Transform method#
The transform method alows user to convert original dataframe into it’s numerical representation. Thanks to that, we can use our metric with external libraries such as scipy or scikit-learn. More on that in External Api Compatibility section.
Transform#
It is done by calling the transform method on a fitted Gower instance.
import numpy as np
from gower_metric import Gower
data = np.array([[1, 'a'], [2, 'b'], [3, 'a'], [4, 'c']], dtype=object)
feature_types = {
0: "ratio_scale_interval",
1: "categorical_nominal",
}
gower = Gower(feature_types=feature_types).fit(data)

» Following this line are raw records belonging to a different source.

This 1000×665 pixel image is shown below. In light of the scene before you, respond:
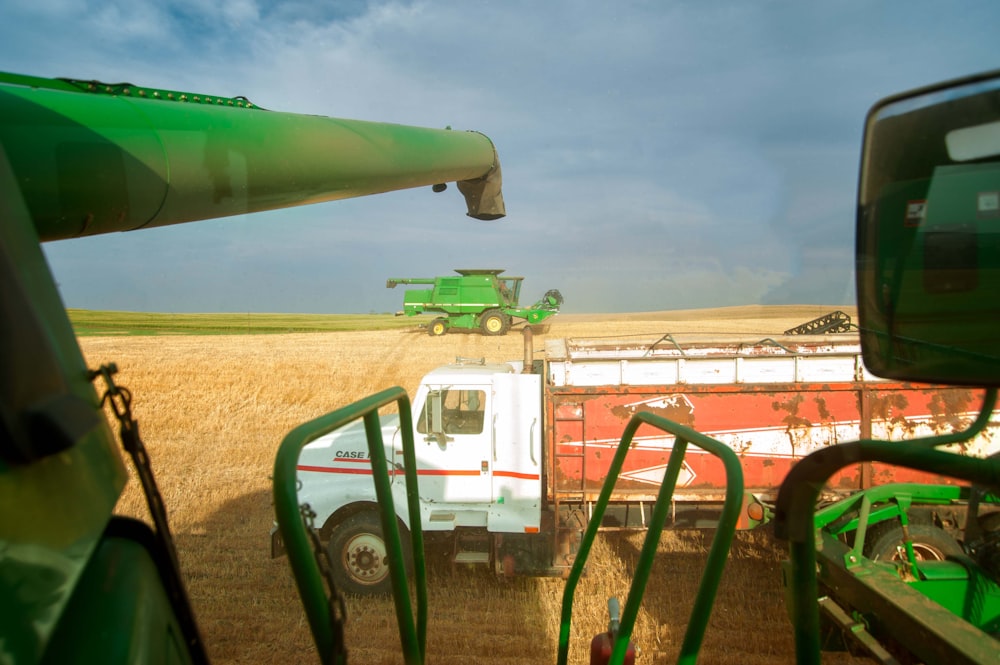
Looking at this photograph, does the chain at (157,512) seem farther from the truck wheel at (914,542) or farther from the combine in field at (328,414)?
the truck wheel at (914,542)

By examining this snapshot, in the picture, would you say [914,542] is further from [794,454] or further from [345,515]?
[345,515]

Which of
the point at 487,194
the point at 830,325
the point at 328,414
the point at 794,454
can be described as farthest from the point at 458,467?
the point at 830,325

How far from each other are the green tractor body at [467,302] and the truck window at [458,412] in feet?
64.4

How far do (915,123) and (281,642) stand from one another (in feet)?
16.4

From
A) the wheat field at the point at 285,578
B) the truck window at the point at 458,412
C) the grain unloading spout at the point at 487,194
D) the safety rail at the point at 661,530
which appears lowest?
the wheat field at the point at 285,578

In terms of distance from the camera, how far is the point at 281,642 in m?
4.86

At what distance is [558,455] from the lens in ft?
20.7

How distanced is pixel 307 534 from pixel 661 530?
105 cm

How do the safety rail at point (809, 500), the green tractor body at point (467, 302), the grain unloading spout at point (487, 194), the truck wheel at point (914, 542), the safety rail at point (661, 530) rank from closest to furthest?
1. the safety rail at point (809, 500)
2. the safety rail at point (661, 530)
3. the grain unloading spout at point (487, 194)
4. the truck wheel at point (914, 542)
5. the green tractor body at point (467, 302)

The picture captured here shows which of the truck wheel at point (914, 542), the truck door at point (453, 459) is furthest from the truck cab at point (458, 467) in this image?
the truck wheel at point (914, 542)

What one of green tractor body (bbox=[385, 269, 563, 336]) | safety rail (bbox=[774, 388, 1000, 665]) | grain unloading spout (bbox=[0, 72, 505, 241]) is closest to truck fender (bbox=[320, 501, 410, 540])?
grain unloading spout (bbox=[0, 72, 505, 241])

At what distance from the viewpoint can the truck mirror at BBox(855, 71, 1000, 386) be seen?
104 cm

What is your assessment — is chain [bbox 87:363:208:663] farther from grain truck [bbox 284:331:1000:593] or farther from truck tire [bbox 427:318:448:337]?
truck tire [bbox 427:318:448:337]

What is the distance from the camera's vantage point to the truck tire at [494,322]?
2664 cm
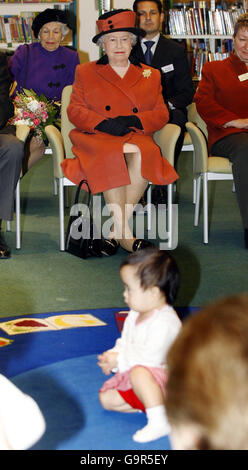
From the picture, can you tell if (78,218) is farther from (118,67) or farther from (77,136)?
(118,67)

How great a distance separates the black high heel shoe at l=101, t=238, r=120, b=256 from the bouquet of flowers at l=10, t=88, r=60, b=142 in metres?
1.11

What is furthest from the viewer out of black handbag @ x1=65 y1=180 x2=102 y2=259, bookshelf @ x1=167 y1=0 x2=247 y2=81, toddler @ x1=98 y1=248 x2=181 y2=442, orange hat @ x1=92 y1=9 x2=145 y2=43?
bookshelf @ x1=167 y1=0 x2=247 y2=81

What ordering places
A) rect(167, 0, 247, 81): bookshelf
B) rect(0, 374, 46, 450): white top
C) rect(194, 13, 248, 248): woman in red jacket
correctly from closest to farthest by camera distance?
rect(0, 374, 46, 450): white top → rect(194, 13, 248, 248): woman in red jacket → rect(167, 0, 247, 81): bookshelf

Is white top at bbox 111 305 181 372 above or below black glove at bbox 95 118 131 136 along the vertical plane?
below

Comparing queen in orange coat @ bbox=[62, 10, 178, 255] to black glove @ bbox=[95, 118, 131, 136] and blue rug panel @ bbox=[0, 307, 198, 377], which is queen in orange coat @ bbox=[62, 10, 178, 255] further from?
blue rug panel @ bbox=[0, 307, 198, 377]

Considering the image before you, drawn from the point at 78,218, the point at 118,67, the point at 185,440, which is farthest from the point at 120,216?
the point at 185,440

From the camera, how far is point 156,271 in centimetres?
235

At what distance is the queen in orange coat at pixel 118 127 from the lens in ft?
15.3

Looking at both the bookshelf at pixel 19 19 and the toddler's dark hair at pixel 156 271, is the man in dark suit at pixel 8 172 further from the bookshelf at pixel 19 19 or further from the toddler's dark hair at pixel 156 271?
the bookshelf at pixel 19 19

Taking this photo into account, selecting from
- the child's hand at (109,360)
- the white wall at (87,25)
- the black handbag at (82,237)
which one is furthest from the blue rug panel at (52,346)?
the white wall at (87,25)

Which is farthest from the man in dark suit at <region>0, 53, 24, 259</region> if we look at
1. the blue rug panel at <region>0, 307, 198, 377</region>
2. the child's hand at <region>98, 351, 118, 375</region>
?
the child's hand at <region>98, 351, 118, 375</region>

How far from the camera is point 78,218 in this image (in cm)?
469

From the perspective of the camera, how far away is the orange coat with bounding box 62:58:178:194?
4.65 meters
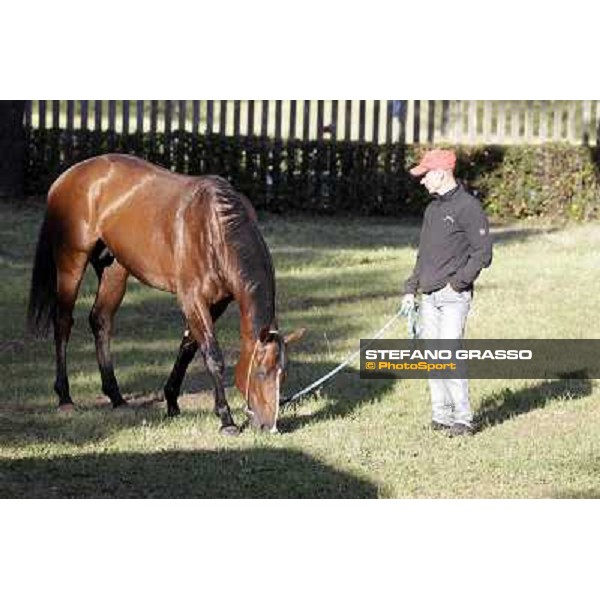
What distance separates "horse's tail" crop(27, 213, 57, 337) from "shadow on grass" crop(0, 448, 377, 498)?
2.63 metres

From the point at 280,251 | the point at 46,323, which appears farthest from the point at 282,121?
the point at 46,323

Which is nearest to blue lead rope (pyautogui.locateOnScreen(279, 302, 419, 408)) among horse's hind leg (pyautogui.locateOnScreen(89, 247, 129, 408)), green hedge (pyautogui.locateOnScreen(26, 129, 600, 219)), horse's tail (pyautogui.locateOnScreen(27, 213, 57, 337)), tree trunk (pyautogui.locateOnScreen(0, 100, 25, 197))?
horse's hind leg (pyautogui.locateOnScreen(89, 247, 129, 408))

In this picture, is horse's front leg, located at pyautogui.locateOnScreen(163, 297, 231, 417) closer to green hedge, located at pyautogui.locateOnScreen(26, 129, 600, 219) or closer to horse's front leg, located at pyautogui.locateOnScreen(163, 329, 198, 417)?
horse's front leg, located at pyautogui.locateOnScreen(163, 329, 198, 417)

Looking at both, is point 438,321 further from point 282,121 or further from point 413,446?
point 282,121

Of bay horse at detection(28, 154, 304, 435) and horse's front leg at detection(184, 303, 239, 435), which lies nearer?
bay horse at detection(28, 154, 304, 435)

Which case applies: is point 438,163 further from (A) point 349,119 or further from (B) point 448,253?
(A) point 349,119

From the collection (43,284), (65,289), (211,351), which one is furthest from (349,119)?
(211,351)

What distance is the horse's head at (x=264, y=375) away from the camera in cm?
1076

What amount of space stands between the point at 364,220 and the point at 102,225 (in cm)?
1224

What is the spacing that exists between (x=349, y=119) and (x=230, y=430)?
14.9 m

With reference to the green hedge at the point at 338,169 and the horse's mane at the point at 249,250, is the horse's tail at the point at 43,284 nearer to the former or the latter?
the horse's mane at the point at 249,250

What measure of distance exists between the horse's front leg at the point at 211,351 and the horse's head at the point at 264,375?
0.36 metres

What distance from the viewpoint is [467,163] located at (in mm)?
24469

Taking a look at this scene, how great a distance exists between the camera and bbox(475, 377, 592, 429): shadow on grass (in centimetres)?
1224
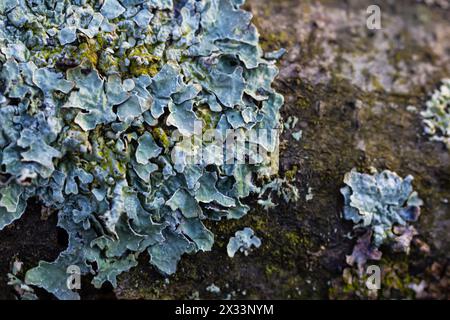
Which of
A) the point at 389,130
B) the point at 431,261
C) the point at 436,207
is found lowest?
the point at 431,261

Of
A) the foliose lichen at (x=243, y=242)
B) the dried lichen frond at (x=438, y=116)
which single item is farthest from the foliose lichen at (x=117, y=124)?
the dried lichen frond at (x=438, y=116)

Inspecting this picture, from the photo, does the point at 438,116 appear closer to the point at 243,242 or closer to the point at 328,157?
the point at 328,157

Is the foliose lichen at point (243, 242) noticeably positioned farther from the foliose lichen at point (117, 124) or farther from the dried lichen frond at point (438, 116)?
the dried lichen frond at point (438, 116)

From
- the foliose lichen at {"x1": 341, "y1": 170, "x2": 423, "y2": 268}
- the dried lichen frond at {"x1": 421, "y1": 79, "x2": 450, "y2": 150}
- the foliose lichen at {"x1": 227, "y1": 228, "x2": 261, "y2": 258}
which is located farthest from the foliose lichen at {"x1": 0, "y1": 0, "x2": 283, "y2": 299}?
the dried lichen frond at {"x1": 421, "y1": 79, "x2": 450, "y2": 150}

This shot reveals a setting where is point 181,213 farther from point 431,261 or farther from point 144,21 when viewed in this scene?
point 431,261

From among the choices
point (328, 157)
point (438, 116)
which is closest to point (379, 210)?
point (328, 157)

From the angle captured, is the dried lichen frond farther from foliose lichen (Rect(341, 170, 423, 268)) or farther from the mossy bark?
foliose lichen (Rect(341, 170, 423, 268))
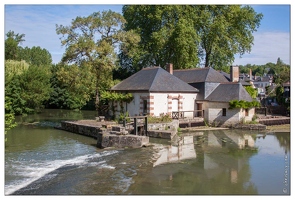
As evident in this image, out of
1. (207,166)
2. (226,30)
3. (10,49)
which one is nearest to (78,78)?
(207,166)

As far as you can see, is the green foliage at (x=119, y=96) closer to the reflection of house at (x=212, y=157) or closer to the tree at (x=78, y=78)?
the tree at (x=78, y=78)

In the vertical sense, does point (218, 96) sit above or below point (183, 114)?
above

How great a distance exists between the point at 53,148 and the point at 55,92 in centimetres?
2955

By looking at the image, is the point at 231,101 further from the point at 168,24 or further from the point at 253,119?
the point at 168,24

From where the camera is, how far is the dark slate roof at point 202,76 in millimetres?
24688

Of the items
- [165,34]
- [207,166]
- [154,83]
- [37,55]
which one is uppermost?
[37,55]

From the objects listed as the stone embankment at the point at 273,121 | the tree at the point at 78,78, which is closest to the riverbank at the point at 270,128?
the stone embankment at the point at 273,121

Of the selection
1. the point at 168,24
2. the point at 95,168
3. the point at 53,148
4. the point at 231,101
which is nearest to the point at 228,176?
the point at 95,168

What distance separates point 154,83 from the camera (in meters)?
22.0

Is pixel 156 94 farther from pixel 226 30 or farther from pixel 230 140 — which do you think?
pixel 226 30

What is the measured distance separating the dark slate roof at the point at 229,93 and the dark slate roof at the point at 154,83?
1550mm

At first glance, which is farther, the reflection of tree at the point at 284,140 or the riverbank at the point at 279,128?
the riverbank at the point at 279,128

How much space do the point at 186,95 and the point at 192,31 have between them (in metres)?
9.17

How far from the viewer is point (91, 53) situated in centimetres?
2330
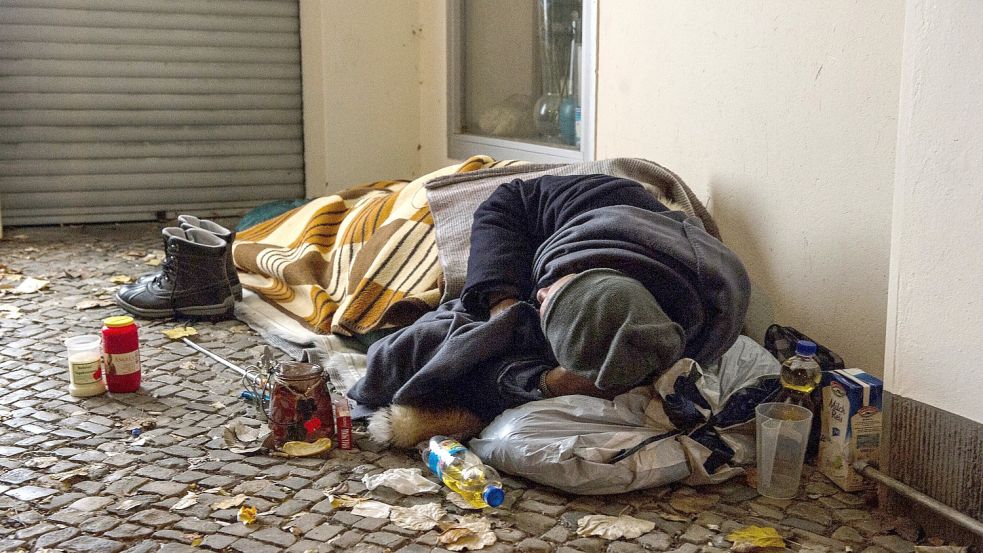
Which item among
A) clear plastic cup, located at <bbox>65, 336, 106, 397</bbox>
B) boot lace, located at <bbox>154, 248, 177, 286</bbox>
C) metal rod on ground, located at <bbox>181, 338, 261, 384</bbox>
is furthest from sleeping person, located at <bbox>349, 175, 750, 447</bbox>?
boot lace, located at <bbox>154, 248, 177, 286</bbox>

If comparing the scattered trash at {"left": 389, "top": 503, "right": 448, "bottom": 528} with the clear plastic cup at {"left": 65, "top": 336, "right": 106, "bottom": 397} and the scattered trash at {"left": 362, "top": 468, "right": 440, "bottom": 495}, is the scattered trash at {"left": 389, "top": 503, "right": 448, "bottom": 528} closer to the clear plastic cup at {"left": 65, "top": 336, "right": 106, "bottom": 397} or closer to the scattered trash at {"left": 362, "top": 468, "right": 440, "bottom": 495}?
the scattered trash at {"left": 362, "top": 468, "right": 440, "bottom": 495}

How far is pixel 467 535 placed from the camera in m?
2.22

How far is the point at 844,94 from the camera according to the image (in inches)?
114

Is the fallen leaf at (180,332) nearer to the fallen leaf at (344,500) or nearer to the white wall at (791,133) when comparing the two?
the fallen leaf at (344,500)

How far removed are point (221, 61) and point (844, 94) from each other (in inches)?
161

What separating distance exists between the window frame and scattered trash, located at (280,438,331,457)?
211cm

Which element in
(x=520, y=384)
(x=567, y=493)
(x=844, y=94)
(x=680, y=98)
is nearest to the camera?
(x=567, y=493)

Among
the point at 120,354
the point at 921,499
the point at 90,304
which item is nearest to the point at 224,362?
the point at 120,354

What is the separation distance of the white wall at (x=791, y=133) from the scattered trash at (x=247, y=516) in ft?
6.01

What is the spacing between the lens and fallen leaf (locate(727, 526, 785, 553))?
7.21 ft

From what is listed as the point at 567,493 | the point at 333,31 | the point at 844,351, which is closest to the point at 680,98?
the point at 844,351

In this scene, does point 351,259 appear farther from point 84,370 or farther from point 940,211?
point 940,211

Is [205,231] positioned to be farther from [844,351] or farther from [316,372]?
[844,351]

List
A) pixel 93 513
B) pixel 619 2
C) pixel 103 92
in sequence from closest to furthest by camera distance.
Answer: pixel 93 513
pixel 619 2
pixel 103 92
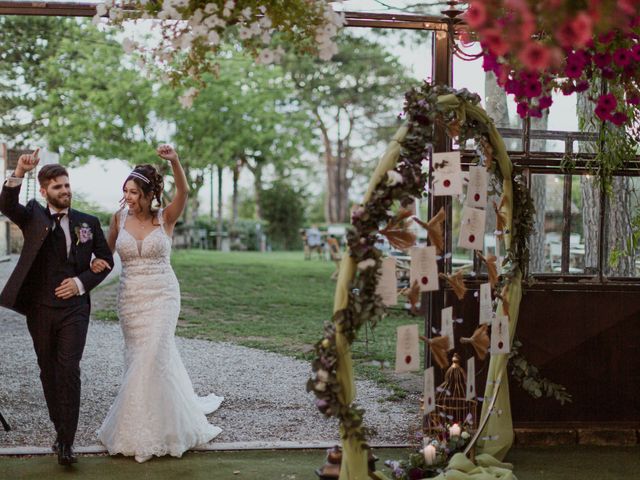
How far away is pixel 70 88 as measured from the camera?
17094mm

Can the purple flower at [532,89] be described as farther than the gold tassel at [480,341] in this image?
No

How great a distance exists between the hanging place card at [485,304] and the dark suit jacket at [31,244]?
1.80 metres

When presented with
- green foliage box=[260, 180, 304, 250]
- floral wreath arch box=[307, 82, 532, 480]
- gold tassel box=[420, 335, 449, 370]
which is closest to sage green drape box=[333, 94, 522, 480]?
floral wreath arch box=[307, 82, 532, 480]

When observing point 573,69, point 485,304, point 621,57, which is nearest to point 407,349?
point 485,304

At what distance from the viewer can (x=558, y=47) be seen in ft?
8.16

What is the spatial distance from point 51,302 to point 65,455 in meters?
0.72

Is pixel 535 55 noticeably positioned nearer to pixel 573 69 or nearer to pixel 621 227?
A: pixel 573 69

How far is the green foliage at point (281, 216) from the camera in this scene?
24.9 m

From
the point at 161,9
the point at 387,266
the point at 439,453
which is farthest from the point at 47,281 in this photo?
the point at 439,453

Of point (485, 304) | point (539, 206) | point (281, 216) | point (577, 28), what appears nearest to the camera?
point (577, 28)

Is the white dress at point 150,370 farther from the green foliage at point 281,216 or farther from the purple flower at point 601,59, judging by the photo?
the green foliage at point 281,216

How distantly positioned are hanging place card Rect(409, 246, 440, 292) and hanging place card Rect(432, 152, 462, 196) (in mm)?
337

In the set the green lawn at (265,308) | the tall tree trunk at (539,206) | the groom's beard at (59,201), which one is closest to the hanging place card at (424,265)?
the tall tree trunk at (539,206)

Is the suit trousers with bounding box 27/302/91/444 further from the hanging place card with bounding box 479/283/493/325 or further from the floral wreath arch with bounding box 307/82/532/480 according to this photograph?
the hanging place card with bounding box 479/283/493/325
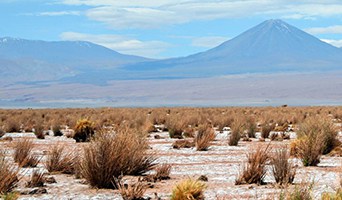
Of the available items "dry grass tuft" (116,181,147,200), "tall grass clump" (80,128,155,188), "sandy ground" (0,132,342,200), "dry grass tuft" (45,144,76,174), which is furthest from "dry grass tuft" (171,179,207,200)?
"dry grass tuft" (45,144,76,174)

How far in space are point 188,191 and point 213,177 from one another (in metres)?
3.41

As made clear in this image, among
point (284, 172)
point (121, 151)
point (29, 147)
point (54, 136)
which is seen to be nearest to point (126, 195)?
point (121, 151)

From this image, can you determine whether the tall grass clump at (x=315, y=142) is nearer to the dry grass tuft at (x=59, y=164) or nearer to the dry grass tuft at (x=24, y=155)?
the dry grass tuft at (x=59, y=164)

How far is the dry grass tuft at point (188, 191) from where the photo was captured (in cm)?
990

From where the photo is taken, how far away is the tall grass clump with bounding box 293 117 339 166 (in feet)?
48.9

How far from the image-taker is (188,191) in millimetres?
10008

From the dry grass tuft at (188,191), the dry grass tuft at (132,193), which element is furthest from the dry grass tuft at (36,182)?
the dry grass tuft at (188,191)

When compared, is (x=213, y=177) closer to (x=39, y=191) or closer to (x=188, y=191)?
(x=188, y=191)

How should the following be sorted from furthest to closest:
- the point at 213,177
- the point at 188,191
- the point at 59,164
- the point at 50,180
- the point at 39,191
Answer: the point at 59,164 < the point at 213,177 < the point at 50,180 < the point at 39,191 < the point at 188,191

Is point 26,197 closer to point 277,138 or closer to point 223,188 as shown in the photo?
point 223,188

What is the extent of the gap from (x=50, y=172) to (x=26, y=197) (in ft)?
9.60

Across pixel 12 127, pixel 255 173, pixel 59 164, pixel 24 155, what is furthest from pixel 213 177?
pixel 12 127

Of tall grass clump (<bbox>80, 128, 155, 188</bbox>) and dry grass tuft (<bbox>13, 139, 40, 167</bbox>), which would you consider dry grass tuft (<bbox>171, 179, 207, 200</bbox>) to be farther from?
dry grass tuft (<bbox>13, 139, 40, 167</bbox>)

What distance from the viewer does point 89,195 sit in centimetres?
1107
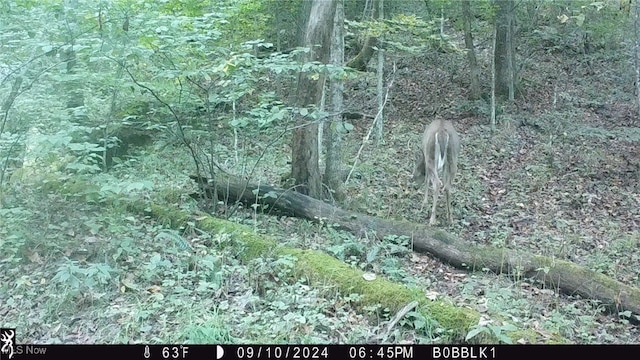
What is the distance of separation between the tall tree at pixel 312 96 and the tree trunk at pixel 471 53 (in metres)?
7.70

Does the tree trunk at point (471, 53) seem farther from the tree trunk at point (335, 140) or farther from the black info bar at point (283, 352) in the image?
the black info bar at point (283, 352)

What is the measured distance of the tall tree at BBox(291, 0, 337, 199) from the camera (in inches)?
340

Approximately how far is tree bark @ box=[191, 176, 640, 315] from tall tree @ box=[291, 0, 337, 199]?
66cm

transformed_data = gower.transform(data)
All numerical, ratio scale interval features are intact. Binary features are represented as 0 and 1, depending on the value. Categorical nominal and ordinal features are encoded using ordinal encoding from scikit-learn.
Fit transform#
For convenience, Gower also implements fit_transform method, which combines fit and transform in one call.
import numpy as np
from gower_metric import Gower
data = np.array([[1, 'a'], [2, 'b'], [3, 'a'], [4, 'c']], dtype=object)
feature_types = {
0: "ratio_scale_interval",
1: "categorical_nominal",
}
gower = Gower(feature_types=feature_types)
transformed_data = gower.fit_transform(data)
Warning
Under the hood, the fit method learns the mapping of categorical ordinal values to their numerical representation. Therefore, calling transform on the same data before and after re-fitting the instance may result in different numerical representations or even NaN values. The same applies to the fit_transform method. If your data does not contain any categorical ordinal features, this warning may not apply (we have not implemented tests for this scenario).